You can get a 2021 Y (or 3) in a few weeks. The Supercharger network is top notch if you are traveling.
The range and efficiency values are better for Tesla but your needs will dictate whether that is important.
The Mach-E/EA network may be fine by the time you actually get the car.
You still have to deal with a car dealer. Plus, that also may provide you with a better service/repair center.
However, EVs are supposedly maintenance free (or significantly reduced).
One drawback to lack of oil changes is you have to supply your own windshield fluid now! :)

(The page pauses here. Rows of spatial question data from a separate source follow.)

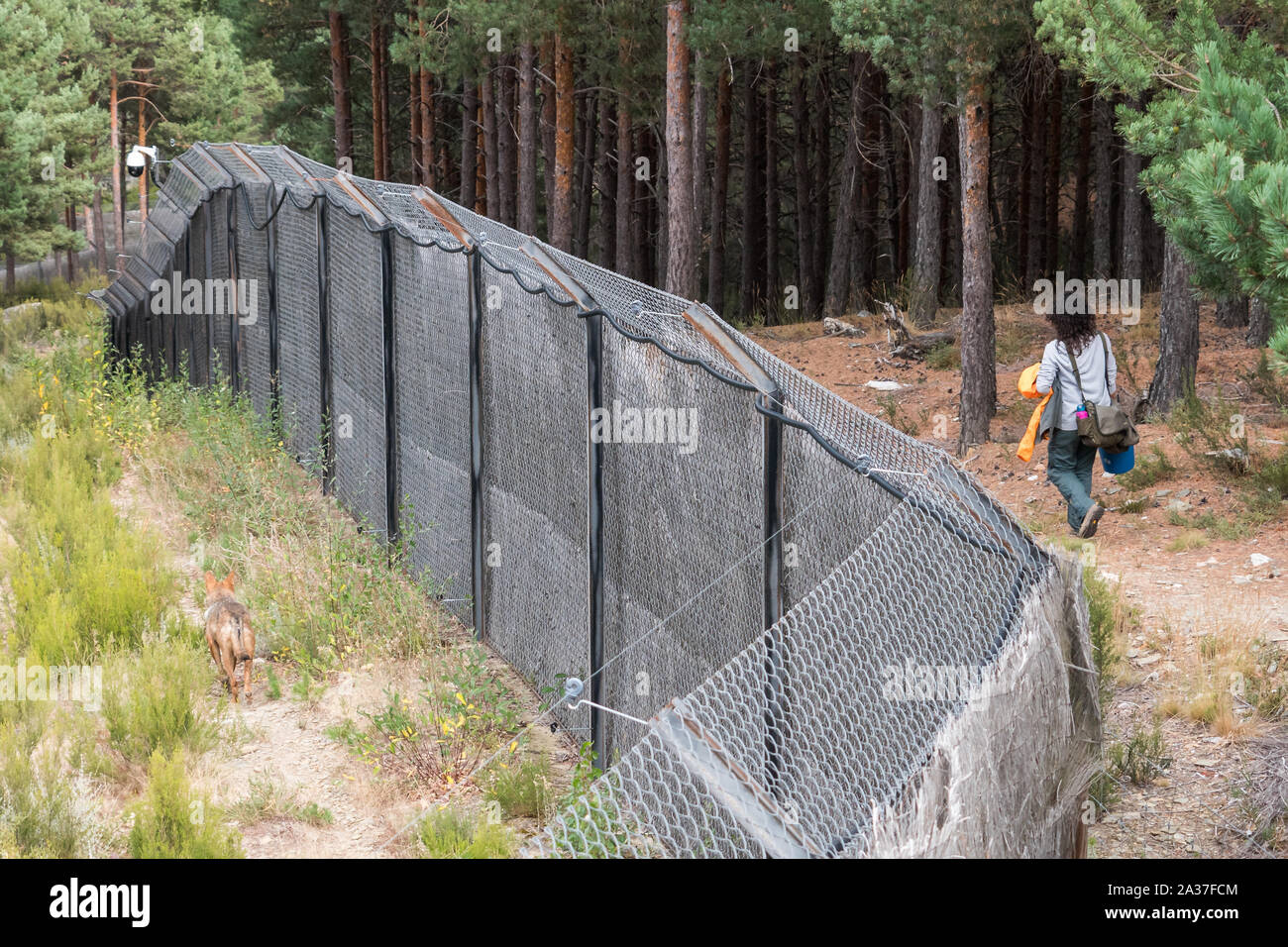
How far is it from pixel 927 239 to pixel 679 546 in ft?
48.4

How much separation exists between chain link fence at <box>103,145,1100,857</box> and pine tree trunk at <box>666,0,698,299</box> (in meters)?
7.83

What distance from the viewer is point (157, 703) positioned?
594 centimetres

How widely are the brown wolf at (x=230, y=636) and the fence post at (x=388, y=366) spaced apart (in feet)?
6.08

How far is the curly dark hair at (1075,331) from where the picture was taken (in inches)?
336

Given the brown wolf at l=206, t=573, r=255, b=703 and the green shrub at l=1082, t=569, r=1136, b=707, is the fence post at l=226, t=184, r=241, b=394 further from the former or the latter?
the green shrub at l=1082, t=569, r=1136, b=707

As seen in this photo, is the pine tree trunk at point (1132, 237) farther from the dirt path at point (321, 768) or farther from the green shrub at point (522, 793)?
the green shrub at point (522, 793)

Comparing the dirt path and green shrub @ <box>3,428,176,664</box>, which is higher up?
green shrub @ <box>3,428,176,664</box>

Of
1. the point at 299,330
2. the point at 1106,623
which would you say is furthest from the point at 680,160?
the point at 1106,623

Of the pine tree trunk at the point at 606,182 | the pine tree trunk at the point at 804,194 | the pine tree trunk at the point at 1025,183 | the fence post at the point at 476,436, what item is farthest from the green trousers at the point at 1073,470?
the pine tree trunk at the point at 606,182

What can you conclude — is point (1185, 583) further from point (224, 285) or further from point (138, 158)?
point (138, 158)

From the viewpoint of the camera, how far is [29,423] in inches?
502

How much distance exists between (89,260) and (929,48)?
190ft

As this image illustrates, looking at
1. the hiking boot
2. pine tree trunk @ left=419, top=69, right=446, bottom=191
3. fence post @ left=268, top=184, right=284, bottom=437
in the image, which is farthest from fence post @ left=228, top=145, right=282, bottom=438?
pine tree trunk @ left=419, top=69, right=446, bottom=191

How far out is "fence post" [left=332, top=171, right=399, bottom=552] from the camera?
27.4 feet
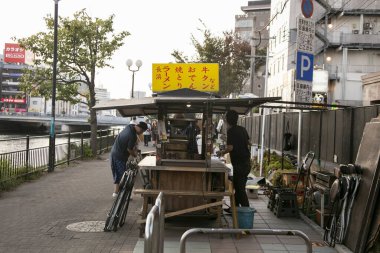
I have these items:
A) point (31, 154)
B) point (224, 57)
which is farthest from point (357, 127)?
point (224, 57)

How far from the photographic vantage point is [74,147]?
20.8 meters

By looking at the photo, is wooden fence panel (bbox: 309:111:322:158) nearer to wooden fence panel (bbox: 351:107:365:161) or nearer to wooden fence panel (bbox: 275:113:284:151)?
wooden fence panel (bbox: 351:107:365:161)

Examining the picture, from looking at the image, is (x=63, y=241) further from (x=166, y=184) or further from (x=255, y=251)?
(x=255, y=251)

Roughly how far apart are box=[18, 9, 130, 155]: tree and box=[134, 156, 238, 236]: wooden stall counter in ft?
50.2

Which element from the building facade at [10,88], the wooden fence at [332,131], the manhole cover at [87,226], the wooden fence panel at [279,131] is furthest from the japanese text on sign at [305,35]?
the building facade at [10,88]

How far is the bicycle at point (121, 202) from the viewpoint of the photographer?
799 cm

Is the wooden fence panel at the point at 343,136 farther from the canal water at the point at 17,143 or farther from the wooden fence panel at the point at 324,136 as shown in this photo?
the canal water at the point at 17,143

I waited for a while hoping for some choices. VW ID.4, PoleStar 2, Jag, Audi, Nissan, ...
Some were way too expensive. Some I didn't trust for various reasons. Some had a range limitation that would not work for my needs.
I am very happy with my choice of the Y.
Good luck with your choice.
May the force be with you.
 

pt19713

Member
Feb 5, 2020
881
1,055
Delaware
It's still too early to make a judgement on the MME but it's probably going to be a good alternative to the Model Y, especially for those that aren't anticipating longer trips. Personally, most of my "longer" drives aren't that far since almost everything is within 120-150 miles, so I can do a destination charge on a 15A wall charger over 2-3 days, or a quick charge on a level 2 charger to make it home.

The MME appears to have a much nicer suspension setup, which is a bonus for some people that are turned away by the poorly tuned shocks on the Y. Fit and finish quality seems to be much better and more consistent. I see people bashing the Ford service/dealership structure but if something does go wrong, will it take them 3-4 weeks to get a part? Probably not. Is it going to have paint so thin that you'll be scrambling to install PPF? Probably not. If you get a flat tire with a major puncture/blowout, will it take 3-4 days to get the tire size in stock? Probably not.

MME still has a ways to go with improving the efficiency. Will it ever catch up to the Y? Probably not, just due to pure physics. It's 400 lbs heavier and not as aerodynamic. Ford will hit the range targets with a much larger battery pack (88.8 kWh). At the end of the day, most consumers don't really care how big the pack is and the overall efficiency. They want a good, usable range, and the MME does offer a decent alternative to the Y. 250-280 miles of range is good for the vast majority of consumers. Don't forget, Ford is a global company and those consumers in smaller countries don't have to travel across large states in the US like Texas and California to get to certain destinations. 250-280 is more than enough for most.
 

El joe

Member
Jan 29, 2019
404
270
Bay Area, CA
I think people are vastly-underrating the SC network and it’s amazing benefit. As someone who owned a Bolt and had to make regular 200-mile round trips, having to rely on third-party charging networks like EA and EVGo was nerve-racking and oftentimes extremely disappointing. I’ve yet to have issues at a SC. Until Ford and other EV makers can make that as reliable for a road trip or even just long commutes, they’ll struggle to gain traction. That makes the Mach-E a no for me — for now, at least.